Written instruction - Return the lines from the one containing "Is (x=591, y=27)" up to and including the one containing "234 centimetres", reproducing them word for word and nothing else.

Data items
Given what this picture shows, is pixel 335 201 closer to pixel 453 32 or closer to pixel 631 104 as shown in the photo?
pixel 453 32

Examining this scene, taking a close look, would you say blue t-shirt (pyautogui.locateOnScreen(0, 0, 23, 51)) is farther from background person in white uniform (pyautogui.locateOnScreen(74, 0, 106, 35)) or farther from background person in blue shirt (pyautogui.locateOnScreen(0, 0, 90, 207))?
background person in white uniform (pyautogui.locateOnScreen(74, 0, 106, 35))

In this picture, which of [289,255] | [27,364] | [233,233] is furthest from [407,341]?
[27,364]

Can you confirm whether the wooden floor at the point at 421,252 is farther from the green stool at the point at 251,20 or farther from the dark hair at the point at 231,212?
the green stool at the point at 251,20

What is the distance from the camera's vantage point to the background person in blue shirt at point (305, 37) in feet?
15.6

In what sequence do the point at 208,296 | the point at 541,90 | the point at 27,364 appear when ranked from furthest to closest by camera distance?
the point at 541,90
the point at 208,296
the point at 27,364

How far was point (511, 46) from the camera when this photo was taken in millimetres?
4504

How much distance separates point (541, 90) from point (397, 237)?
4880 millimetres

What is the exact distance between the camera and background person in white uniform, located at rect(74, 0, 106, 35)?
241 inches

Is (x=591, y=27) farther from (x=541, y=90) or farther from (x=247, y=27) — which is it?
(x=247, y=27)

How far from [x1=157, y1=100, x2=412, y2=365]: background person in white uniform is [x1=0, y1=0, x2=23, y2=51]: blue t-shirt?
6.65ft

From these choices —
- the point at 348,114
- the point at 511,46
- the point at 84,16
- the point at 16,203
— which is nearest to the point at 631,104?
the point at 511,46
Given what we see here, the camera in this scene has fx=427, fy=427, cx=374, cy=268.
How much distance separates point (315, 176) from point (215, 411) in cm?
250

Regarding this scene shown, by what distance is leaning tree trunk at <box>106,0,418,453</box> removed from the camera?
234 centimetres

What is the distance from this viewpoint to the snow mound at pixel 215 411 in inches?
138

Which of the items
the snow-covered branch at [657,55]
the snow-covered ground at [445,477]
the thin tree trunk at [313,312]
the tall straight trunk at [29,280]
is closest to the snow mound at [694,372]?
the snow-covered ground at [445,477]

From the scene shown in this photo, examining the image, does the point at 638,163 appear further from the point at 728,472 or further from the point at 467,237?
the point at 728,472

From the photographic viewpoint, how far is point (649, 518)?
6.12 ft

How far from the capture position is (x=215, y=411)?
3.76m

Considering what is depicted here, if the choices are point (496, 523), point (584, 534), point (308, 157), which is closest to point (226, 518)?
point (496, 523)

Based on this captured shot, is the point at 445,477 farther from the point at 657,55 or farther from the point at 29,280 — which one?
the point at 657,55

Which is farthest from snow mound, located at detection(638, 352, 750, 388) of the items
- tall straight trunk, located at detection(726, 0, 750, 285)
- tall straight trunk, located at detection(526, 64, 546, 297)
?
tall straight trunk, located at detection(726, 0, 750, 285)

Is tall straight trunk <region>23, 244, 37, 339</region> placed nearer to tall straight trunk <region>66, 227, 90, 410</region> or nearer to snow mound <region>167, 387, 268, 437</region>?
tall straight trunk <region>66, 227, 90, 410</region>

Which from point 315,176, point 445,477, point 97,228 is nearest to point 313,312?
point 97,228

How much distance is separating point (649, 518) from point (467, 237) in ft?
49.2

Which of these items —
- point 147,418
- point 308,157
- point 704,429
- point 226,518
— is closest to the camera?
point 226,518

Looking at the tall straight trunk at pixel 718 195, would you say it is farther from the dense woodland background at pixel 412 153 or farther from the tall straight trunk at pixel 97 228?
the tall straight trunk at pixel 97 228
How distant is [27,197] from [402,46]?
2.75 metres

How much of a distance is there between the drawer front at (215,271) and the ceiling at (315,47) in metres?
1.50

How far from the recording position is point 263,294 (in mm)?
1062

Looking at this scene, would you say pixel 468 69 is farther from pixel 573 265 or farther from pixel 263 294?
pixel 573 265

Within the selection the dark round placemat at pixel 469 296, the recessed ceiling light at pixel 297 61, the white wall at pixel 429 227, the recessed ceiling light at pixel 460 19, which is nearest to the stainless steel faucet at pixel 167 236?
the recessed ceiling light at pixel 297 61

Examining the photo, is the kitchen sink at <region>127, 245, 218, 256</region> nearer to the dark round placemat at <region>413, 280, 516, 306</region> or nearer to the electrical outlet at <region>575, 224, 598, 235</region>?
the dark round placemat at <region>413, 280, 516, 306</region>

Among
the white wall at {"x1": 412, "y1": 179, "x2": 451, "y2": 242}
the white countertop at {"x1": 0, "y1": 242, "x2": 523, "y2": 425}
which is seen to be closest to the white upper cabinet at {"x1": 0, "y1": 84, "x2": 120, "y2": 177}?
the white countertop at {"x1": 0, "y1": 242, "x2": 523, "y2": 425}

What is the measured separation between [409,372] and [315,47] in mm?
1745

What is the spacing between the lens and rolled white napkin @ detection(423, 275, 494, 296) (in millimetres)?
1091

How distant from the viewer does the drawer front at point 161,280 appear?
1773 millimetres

Solution to this problem -
Is (x=591, y=27) farther from (x=541, y=90) or farther from (x=247, y=27) — which is it?
(x=247, y=27)

How far from [x1=157, y1=100, x2=412, y2=365]: background person in white uniform is [x1=0, y1=0, x2=23, y2=51]: blue t-shirt?
6.65ft

From these choices —
- the point at 348,114
- the point at 511,46
- the point at 84,16
- the point at 16,203
— which is nearest to the point at 631,104?
the point at 511,46
Given what we see here, the camera in this scene has fx=427, fy=427, cx=374, cy=268.
How much distance separates point (315, 176) from point (215, 411) in cm?
250

Regarding this scene shown, by what distance is leaning tree trunk at <box>106,0,418,453</box> removed from the camera?
234 centimetres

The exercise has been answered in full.